* RECORDS FOR THE EXERCISE *
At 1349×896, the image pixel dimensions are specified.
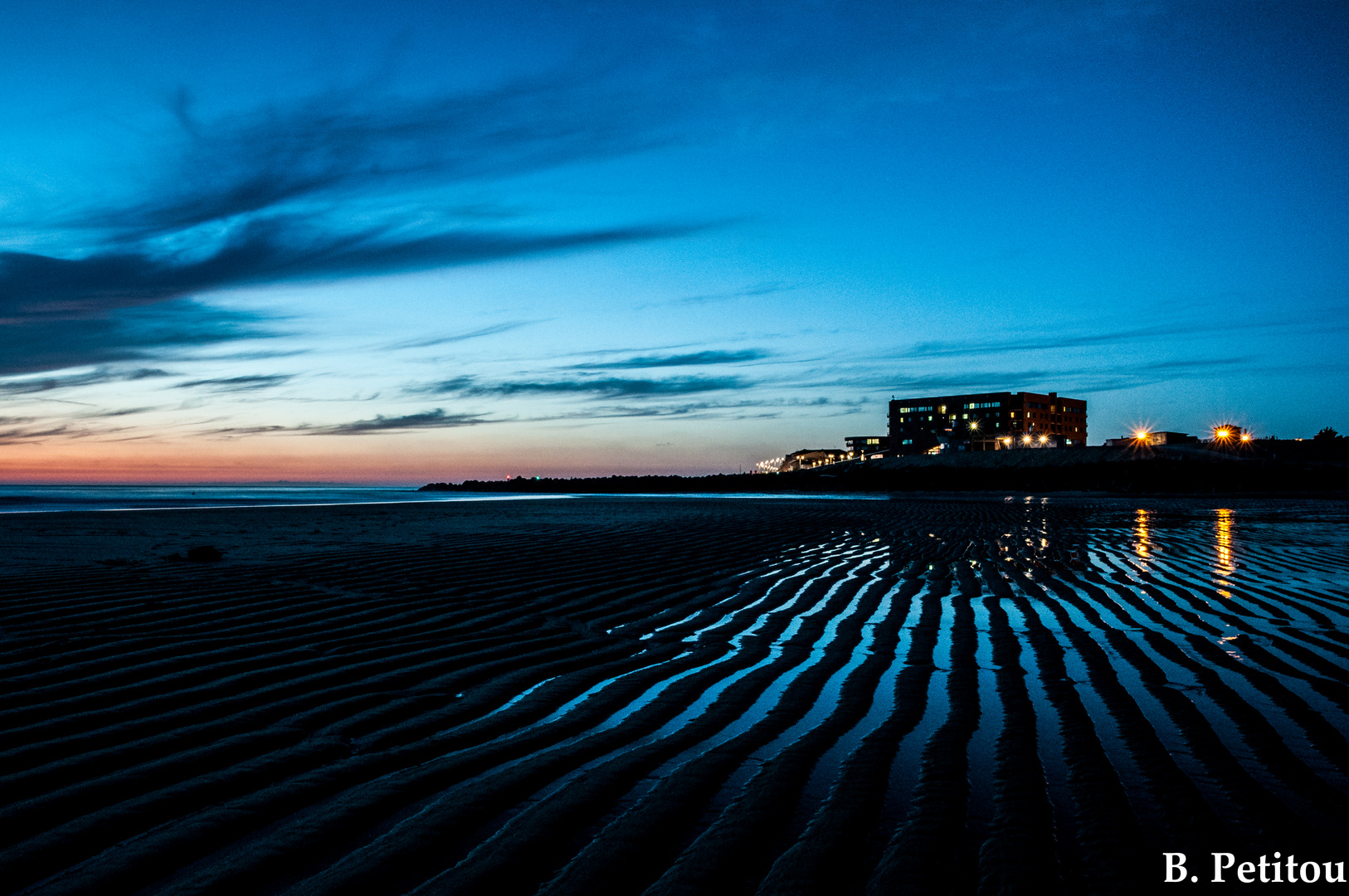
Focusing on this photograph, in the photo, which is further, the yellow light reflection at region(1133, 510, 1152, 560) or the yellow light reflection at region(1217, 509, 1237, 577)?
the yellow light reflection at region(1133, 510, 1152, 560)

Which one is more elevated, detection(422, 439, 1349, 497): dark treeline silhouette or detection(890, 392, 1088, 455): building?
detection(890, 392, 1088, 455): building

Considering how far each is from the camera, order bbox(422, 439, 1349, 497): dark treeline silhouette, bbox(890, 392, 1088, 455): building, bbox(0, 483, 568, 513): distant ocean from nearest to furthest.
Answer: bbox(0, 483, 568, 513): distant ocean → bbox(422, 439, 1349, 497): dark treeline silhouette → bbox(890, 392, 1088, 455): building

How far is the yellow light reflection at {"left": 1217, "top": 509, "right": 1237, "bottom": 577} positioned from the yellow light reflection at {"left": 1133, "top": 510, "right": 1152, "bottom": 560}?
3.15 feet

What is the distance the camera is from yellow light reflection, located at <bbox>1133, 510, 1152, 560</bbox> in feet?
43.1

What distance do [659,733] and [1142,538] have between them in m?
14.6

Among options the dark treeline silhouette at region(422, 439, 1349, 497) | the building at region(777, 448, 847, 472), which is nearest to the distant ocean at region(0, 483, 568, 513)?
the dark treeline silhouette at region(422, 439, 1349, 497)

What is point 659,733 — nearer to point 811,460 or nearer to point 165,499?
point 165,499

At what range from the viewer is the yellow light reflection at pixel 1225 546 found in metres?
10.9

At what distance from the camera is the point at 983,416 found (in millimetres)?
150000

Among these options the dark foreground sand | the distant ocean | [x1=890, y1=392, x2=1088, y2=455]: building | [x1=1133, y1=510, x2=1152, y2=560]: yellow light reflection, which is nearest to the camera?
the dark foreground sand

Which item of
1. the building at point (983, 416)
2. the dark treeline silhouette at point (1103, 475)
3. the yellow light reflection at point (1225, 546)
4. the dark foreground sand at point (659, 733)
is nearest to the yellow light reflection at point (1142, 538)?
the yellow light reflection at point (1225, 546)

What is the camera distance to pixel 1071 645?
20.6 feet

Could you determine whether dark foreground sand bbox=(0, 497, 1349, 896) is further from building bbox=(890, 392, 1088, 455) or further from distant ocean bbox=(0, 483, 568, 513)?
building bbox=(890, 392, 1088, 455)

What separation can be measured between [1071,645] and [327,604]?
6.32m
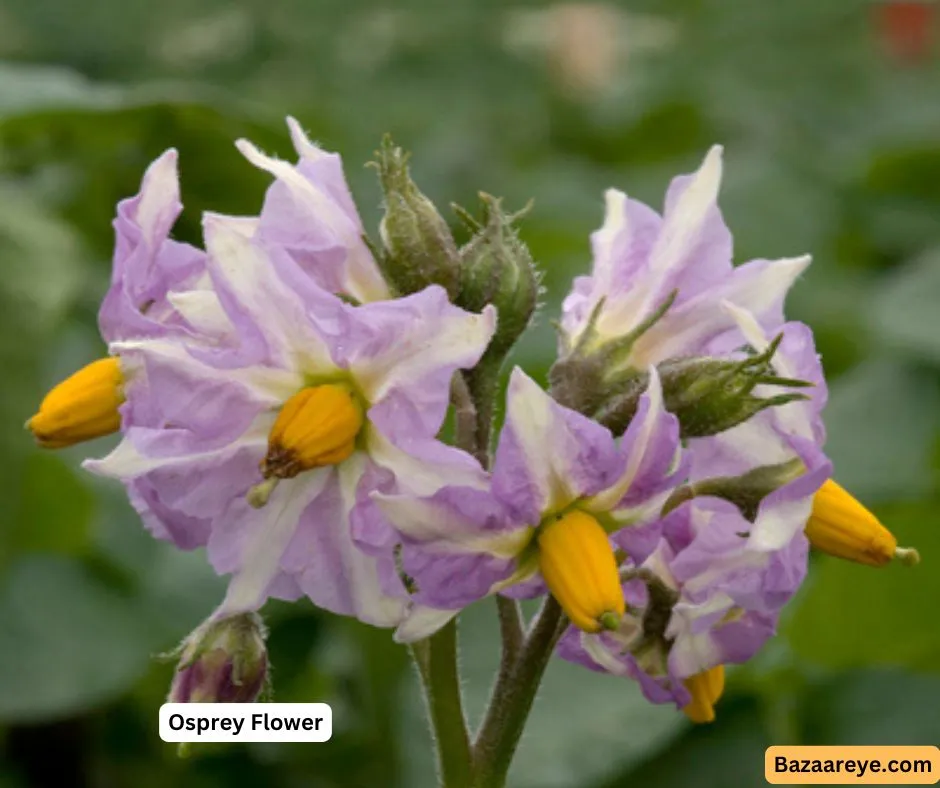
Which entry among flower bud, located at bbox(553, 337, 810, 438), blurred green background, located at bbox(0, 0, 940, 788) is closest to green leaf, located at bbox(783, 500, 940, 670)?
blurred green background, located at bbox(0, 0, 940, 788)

---

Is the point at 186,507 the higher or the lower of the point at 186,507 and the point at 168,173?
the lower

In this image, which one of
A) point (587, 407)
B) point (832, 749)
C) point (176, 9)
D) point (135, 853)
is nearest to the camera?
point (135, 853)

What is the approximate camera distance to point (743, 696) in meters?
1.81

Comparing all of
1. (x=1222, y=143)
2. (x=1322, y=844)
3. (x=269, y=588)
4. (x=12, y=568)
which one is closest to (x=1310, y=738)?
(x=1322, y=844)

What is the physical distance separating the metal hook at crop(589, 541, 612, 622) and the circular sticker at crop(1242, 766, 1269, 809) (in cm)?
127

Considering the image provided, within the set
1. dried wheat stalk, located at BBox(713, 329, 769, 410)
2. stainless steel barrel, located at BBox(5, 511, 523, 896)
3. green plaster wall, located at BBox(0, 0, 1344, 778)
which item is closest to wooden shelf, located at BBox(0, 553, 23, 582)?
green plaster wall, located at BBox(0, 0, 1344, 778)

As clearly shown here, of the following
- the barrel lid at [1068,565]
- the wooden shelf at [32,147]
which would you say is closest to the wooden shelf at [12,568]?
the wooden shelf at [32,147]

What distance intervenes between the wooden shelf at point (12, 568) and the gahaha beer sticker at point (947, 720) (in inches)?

* WHAT YOU ARE ASKED TO DO *
Please copy out each line above that contains the string "image", matching case exactly.

* THE ANSWER *
At 1349×896, the image pixel dimensions are specified.
In this image, which one of
Considering the image provided, within the set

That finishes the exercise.